Wednesday, January 25, 2012

'India will pay a heavy price': Diesel cars guzzling 40% of segment's fuel, says study


NEW DELHI: Trashing industry contention that diesel use by cars is very low, the Centre for Science and Environment (CSE) Wednesday said 40 percent of the total fuel used in the car segment in the country is diesel.
An analysis of the car industry by the CSE found that in 2011-12, diesel cars will account for over 40 percent of the total car sales in the country.
Also, for the first-time ever, bigger diesel cars - the SUVs - are selling more and there is no slowdown in dieselisation.
Increased use of diesel by cars means enhanced public health risks. It also means greater revenue losses due to the under-priced and under-taxed fuel -- with each litre of petrol replaced by diesel to run a car, the excise earnings of the government dropped seven times, the CSE said.
"Without fiscal brakes in the forthcoming budget, India will pay a heavy price," says Anumita Roychowdhury, CSE's executive director-research and advocacy and head of its air pollution and urban mobility team.
"The automobile industry is trying hard to prove that cars and SUVs are very small users of diesel, so that it can block the growing demand to put higher taxes on diesel cars to offset the revenue losses and cut public health risk," she said.
The analysis says cheap diesel is pushing market towards bigger cars that guzzle more diesel. "Petrol car sales are higher in small car segment - 87 percent of petrol cars are below 1200 cc -- while 40 percent of the diesel cars are above 1500 cc," it said.
There are 24 diesel car models in the engine size class range of less than 1,400 cc; 42 models in the range 1,401-2,000 cc; and 61 models in the class above 2,000 cc engines.
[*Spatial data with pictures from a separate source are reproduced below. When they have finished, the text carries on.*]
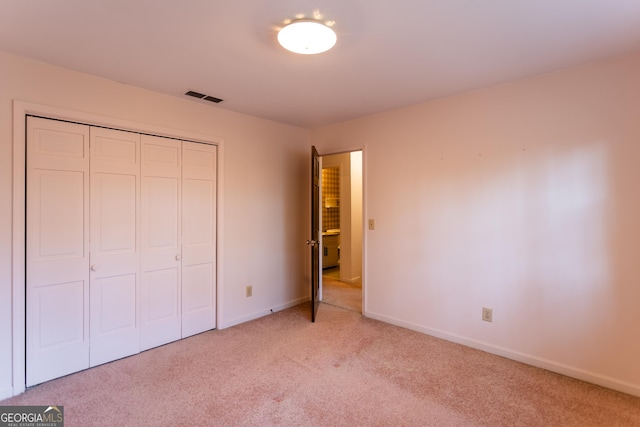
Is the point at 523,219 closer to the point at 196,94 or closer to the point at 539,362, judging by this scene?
the point at 539,362

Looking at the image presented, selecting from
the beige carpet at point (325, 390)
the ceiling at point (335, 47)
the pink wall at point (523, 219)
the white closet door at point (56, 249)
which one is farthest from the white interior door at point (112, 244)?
the pink wall at point (523, 219)

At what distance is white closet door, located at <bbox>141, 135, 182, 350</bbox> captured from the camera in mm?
2920

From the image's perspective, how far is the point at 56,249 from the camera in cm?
243

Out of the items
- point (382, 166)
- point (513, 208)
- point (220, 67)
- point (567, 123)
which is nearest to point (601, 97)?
point (567, 123)

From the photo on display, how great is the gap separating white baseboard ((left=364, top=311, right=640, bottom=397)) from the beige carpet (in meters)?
0.07

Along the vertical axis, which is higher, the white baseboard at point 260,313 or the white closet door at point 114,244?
the white closet door at point 114,244

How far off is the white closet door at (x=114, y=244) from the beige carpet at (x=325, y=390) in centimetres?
22

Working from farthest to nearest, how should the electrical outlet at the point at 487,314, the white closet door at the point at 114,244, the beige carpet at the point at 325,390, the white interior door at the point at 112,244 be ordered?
the electrical outlet at the point at 487,314, the white closet door at the point at 114,244, the white interior door at the point at 112,244, the beige carpet at the point at 325,390

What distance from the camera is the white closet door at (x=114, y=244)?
2623 millimetres

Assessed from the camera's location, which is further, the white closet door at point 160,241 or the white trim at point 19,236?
the white closet door at point 160,241

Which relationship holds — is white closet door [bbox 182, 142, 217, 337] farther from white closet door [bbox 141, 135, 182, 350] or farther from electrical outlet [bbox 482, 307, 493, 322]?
electrical outlet [bbox 482, 307, 493, 322]

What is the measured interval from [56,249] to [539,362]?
153 inches

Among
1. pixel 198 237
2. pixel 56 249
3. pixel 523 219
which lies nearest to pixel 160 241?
pixel 198 237

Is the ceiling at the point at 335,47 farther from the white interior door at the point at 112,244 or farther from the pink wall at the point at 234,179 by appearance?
the white interior door at the point at 112,244
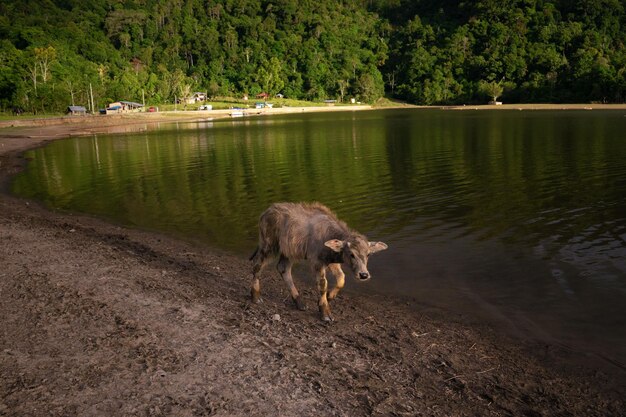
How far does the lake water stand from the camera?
11.4 m

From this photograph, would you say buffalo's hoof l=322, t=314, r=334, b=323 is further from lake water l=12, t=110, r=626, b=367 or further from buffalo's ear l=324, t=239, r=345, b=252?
lake water l=12, t=110, r=626, b=367

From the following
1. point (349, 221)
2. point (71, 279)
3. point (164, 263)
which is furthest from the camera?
point (349, 221)

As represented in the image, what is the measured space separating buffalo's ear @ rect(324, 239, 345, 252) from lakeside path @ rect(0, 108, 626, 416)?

This shows how more models are proliferating in the big car and SUV segments, the report said.
Use of diesel in cars has increased so much that the excise earnings from petrol and diesel have equalled despite high excise duty on petrol.
"If the new diesel car fleet to roll between 2009 and 2015 were to pay the same amount of excise as the petrol car fleet, the potential excise revenue from the lifetime fuel use can be as high as Rs.100,000 crore," Roychowdhury said.
"Present revenue loss due to diesel subsidy is Rs.86,000 crore," she added.
The Petroleum Planning and Analysis Cell of the union ministry of petroleum and natural gas said petrol consumption has slowed down while diesel use has registered 6.4 percent growth.
The CSE said it analysis showed the industry is playing with data to confuse and obfuscate.
"The new number game says diesel cars, SUVs and taxis use only 5 percent of total diesel used - cars use 0.6 percent while a committee chaired by Kirit Parikh found it to be 15 percent," she said.
The CSE has written to Finance Minister Pranab Mukherjee demanding additional tax on diesel cars to reduce public revenue losses and public health costs.